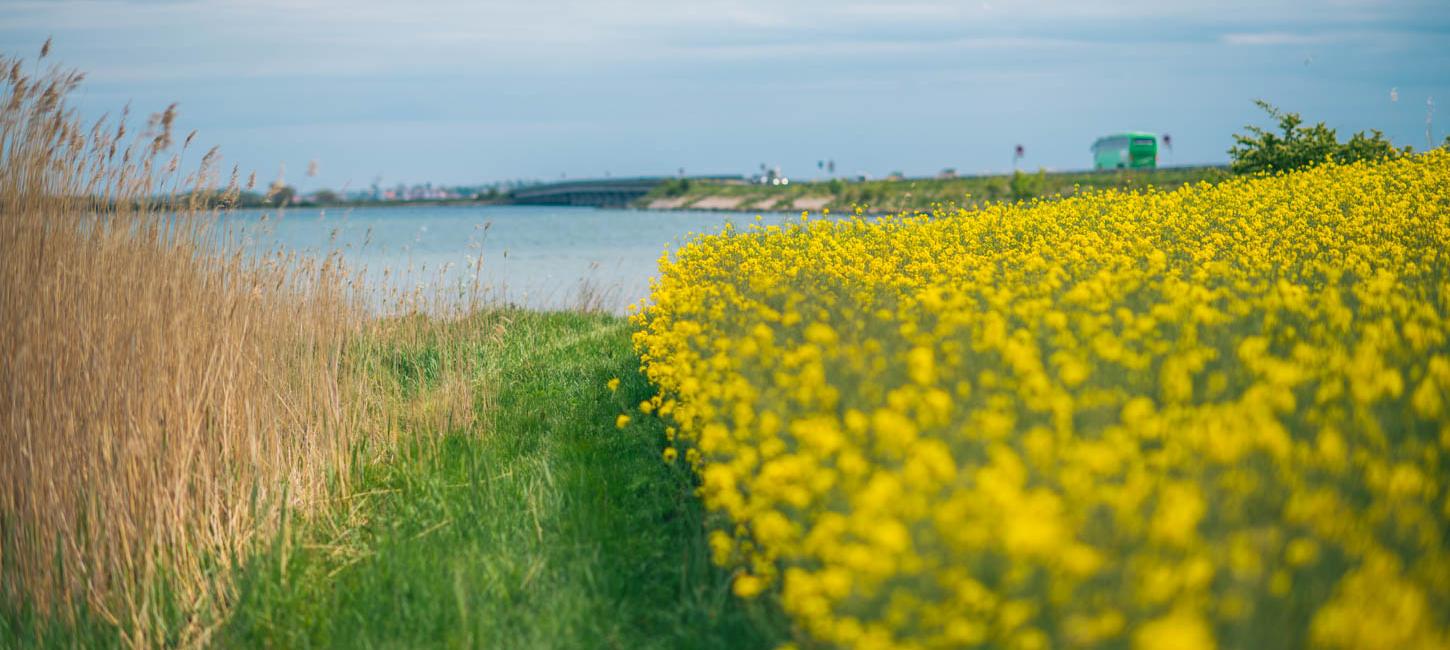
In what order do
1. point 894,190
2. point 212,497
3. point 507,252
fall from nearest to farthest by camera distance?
point 212,497 → point 507,252 → point 894,190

++++++++

◆ **STATED EXERCISE**:
Write out the text of each of the items above word for word, leaving out the pictures.

◆ **SOLUTION BELOW**:
In what order do
1. point 894,190
2. point 212,497
3. point 507,252
fall from nearest to farthest by camera distance?
point 212,497 → point 507,252 → point 894,190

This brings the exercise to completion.